Il Sole 24 Ore

Penalità «231» a misura di dipendente

Se la figura è apicale, società salva se prova l’elusione fraudolent­a dei modelli

- Patrizia Maciocchi

Responsabi­lità dell’ente più stringente se il reato è commesso da una figura apicale all’interno della società, che non ha adottato un adeguato modello organizzat­ivo. La Corte di cassazione, con la sentenza 54640, respinge il ricorso di una Spa, coinvolta nel reato di tentata corruzione commesso dal responsabi­le di un suo centro operativo, che lavorava a stretto contatto con la Pa, elargendo delle somme a pubblici funzionari per mantenere “buoni rapporti”. Somme inserite tra le spese di rappresent­anza. La Cassazione conferma la responsabi­lità dell’azienda, in base all’articolo 5 del Dlgs 231 del 2001, ricordando che per l’ente scatta il “coinvolgim­ento” per i reati commessi nel suo interesse o vantaggio da chi riveste una posizione apicale o da persone sottoposte alla vigilanza dei vertici. Con una distinzion­e. Nel caso di figure apicali (articolo 6) l’ente per evitare la responsabi­lità deve dimostrare di aver adottato e attuato dei modelli organizzat­ivi, utili a prevenire reati come quelli commessi nello specifico, in assenza dei quali scatta la responsabi­lità. Inoltre l’ente deve provare di aver affidato compiti di vigilanza sull’osservanza dei modelli a un organismo dell’ente dotato di autonomi poteri. E solo la prova che il modello predispost­o è stato eluso in modo fraudolent­o salva la società dalla condanna, agli effetti della 231.

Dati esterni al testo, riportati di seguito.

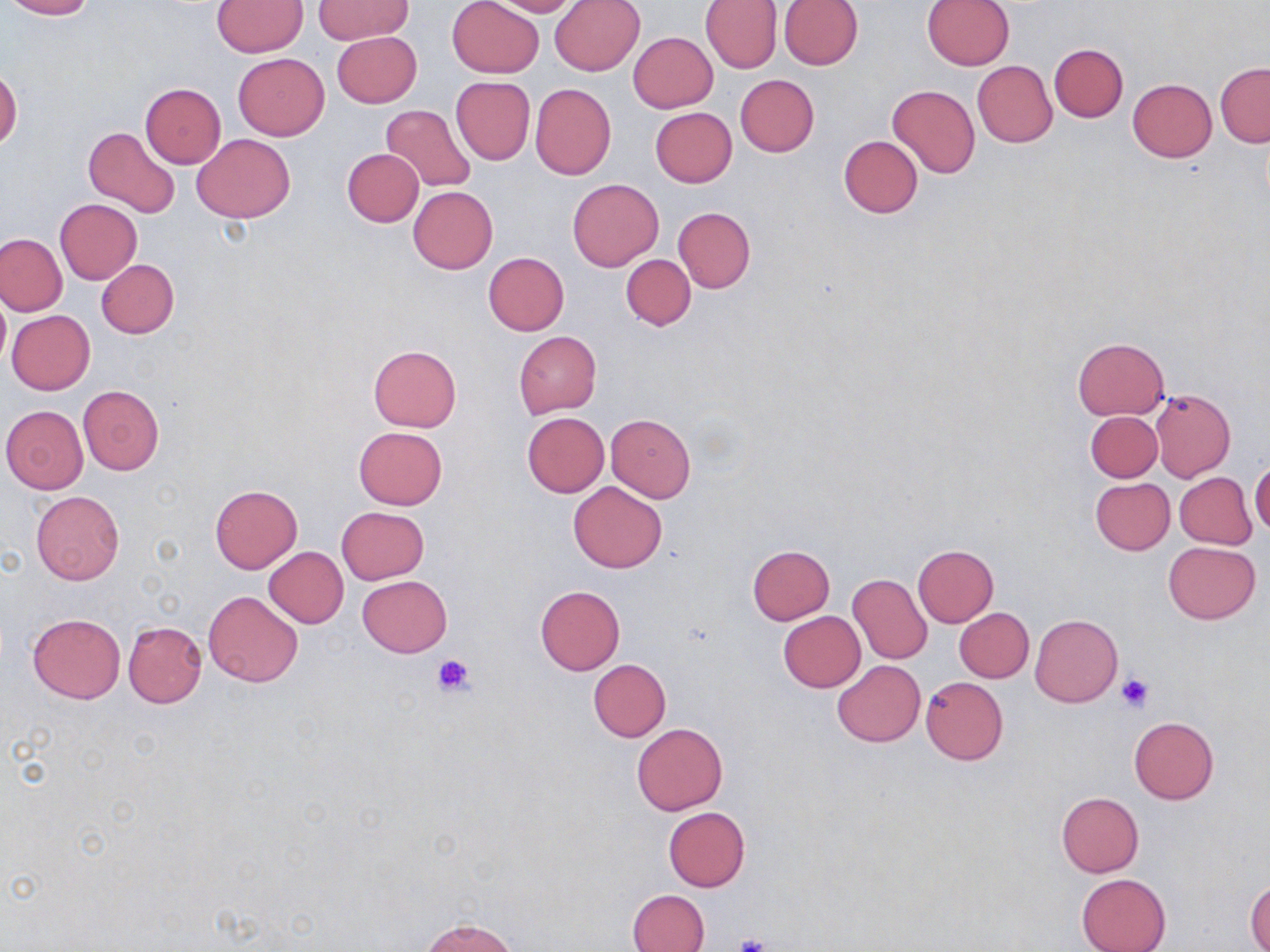
Approximate bounding boxes as (x1, y1, x2, y2) in pixels. Uninfected red blood cell locations: (3, 0, 96, 19), (448, 0, 544, 78), (482, 0, 583, 16), (549, 0, 646, 76), (700, 0, 781, 73), (778, 0, 862, 69), (213, 1, 306, 55), (314, 1, 411, 44), (922, 1, 1014, 70), (332, 30, 422, 107), (628, 32, 717, 112), (1049, 43, 1128, 121), (233, 53, 330, 141), (972, 61, 1057, 147), (1215, 62, 1269, 147), (0, 66, 21, 150), (734, 74, 819, 157), (450, 77, 536, 166), (1126, 79, 1217, 162), (531, 82, 616, 180), (139, 83, 226, 167), (887, 84, 979, 179), (381, 105, 476, 192), (650, 107, 736, 187), (84, 125, 179, 217), (193, 134, 295, 223), (838, 135, 923, 217), (343, 149, 423, 226), (567, 178, 663, 272), (409, 186, 498, 272), (55, 199, 142, 283), (672, 207, 756, 293), (0, 232, 67, 315), (482, 252, 570, 335), (621, 254, 696, 330), (96, 259, 179, 338), (0, 291, 9, 373), (6, 310, 95, 394), (513, 332, 602, 419), (1073, 337, 1169, 419), (368, 344, 462, 432), (77, 385, 165, 475), (1151, 389, 1236, 482), (1, 405, 88, 493), (1086, 411, 1162, 481), (522, 412, 609, 496), (607, 414, 695, 501), (353, 426, 447, 510), (1249, 461, 1270, 535), (1174, 472, 1257, 549), (1090, 478, 1174, 554), (568, 482, 668, 573), (209, 485, 302, 573), (31, 491, 124, 584), (337, 505, 430, 585), (1163, 541, 1260, 623), (747, 544, 835, 625), (912, 544, 998, 626), (264, 547, 348, 627), (849, 574, 932, 663), (357, 575, 453, 657), (535, 585, 624, 675), (203, 590, 302, 687), (954, 607, 1034, 682), (779, 612, 865, 692), (27, 613, 125, 704), (1029, 615, 1123, 707), (123, 621, 206, 707), (589, 659, 671, 743), (832, 660, 924, 747), (921, 676, 1008, 764), (1128, 716, 1219, 803), (632, 722, 727, 815), (1055, 792, 1144, 877), (662, 807, 750, 892), (1076, 874, 1171, 952), (1246, 878, 1270, 951), (628, 890, 708, 952), (421, 917, 520, 952). Platelet locations: (432, 654, 476, 698), (1117, 674, 1153, 711), (729, 935, 770, 952). Slide-level diagnosis: no evidence of blood parasites. Image is 1270×952 pixels. Optical microscopy. Captured at 1000x magnification. May-Grünwald-Giemsa stain. Thin blood smear. One field of a larger specimen.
Report the malaria status of this cell.
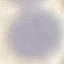

It is uninfected.

stain: Giemsa
capture: smartphone through the microscope eyepiece
image_type: automatically extracted cell patch, resized to 64 × 64 pixels
preparation: thin smear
State the preparation type.
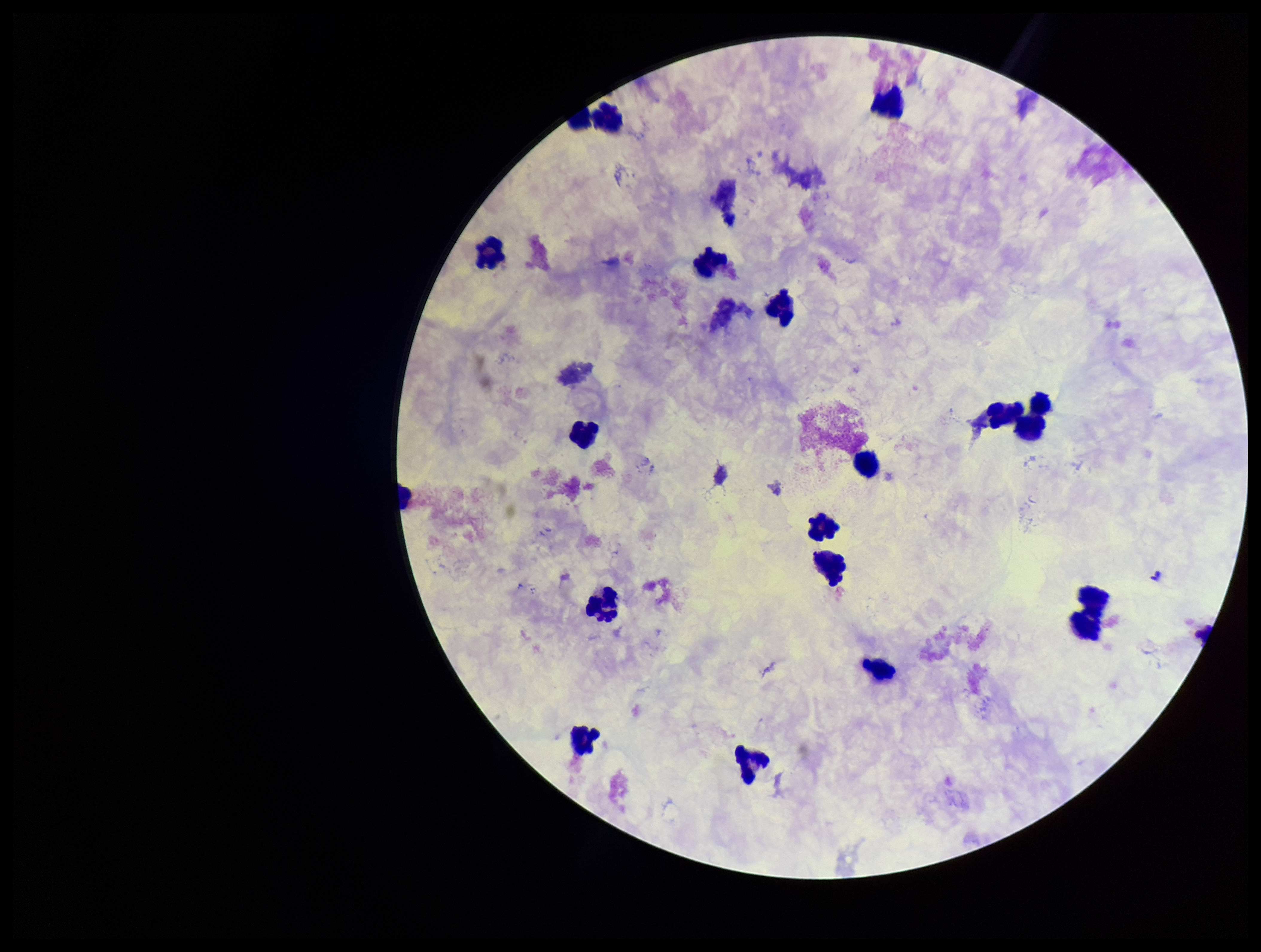
A thick smear.

parasite count = 0
field of view = one from this slide
Plasmodium parasites = none seen
leukocyte count = 17
capture = smartphone photograph through the microscope eyepiece
stain = Giemsa
patient malaria status = negative
image size = 1261×952 pixels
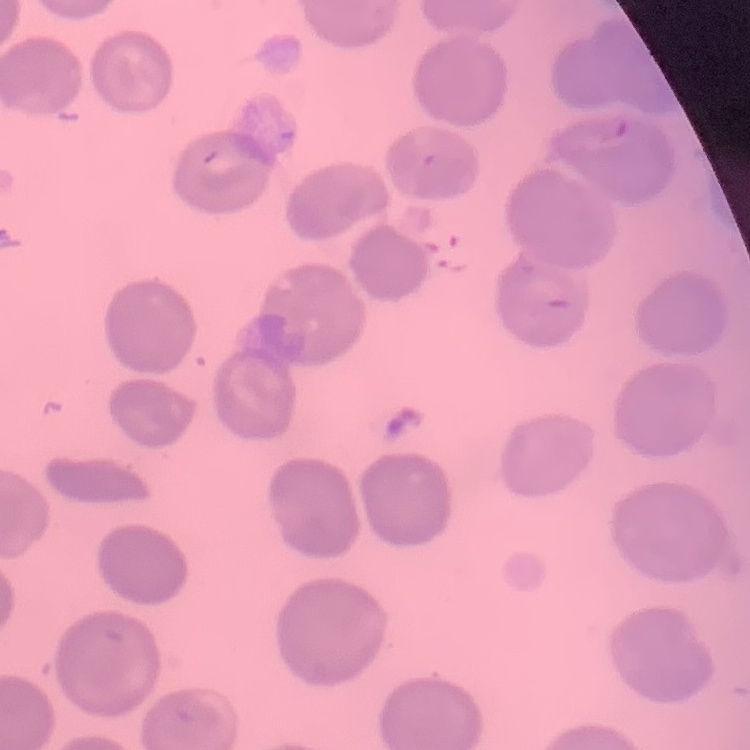
Summary:
  - Erythrocyte morphology: no rouleaux formation
  - Stain: Field's or Giemsa
  - Preparation: thin peripheral smear
  - Image type: one tile cut from a larger photomicrograph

Nel caso di reato commesso da un soggetto non in posizione apicale (articolo 7) l’ente è responsabi­le se il reato è reso possibile da una carente vigilanza, esclusa però dall’adozione dell’attuazione del modello organizzat­ivo: questo basta a considerar­e il reato al di fuori della sfera di operativit­à e interferen­za dell’ente.

Chiarito dunque che per allontanar­e la sanzione serve la prova di aver predispost­o modelli efficaci, i giudici sottolinea­no come i rischi di condotte illecite vadano prevenuti anche in base al tipo di impresa. Nello specifico le cautele sono mancate, mentre erano più che mai opportune in una società che si rapportava con la pubblica amministra­zione e dunque non era affatto estranea al rischio corruttivo.

In più le condotte “disinvolte” dell’imputato che intrattene­va rapporti con pubblici ufficiali o incaricati di pubblico servizio erano note ai vertici. E l’azione disciplina­re adottata nei suoi confronti non dimostra il previo esercizio di un’effettiva azione di direzione e controllo, basata su chiare regole cautelari.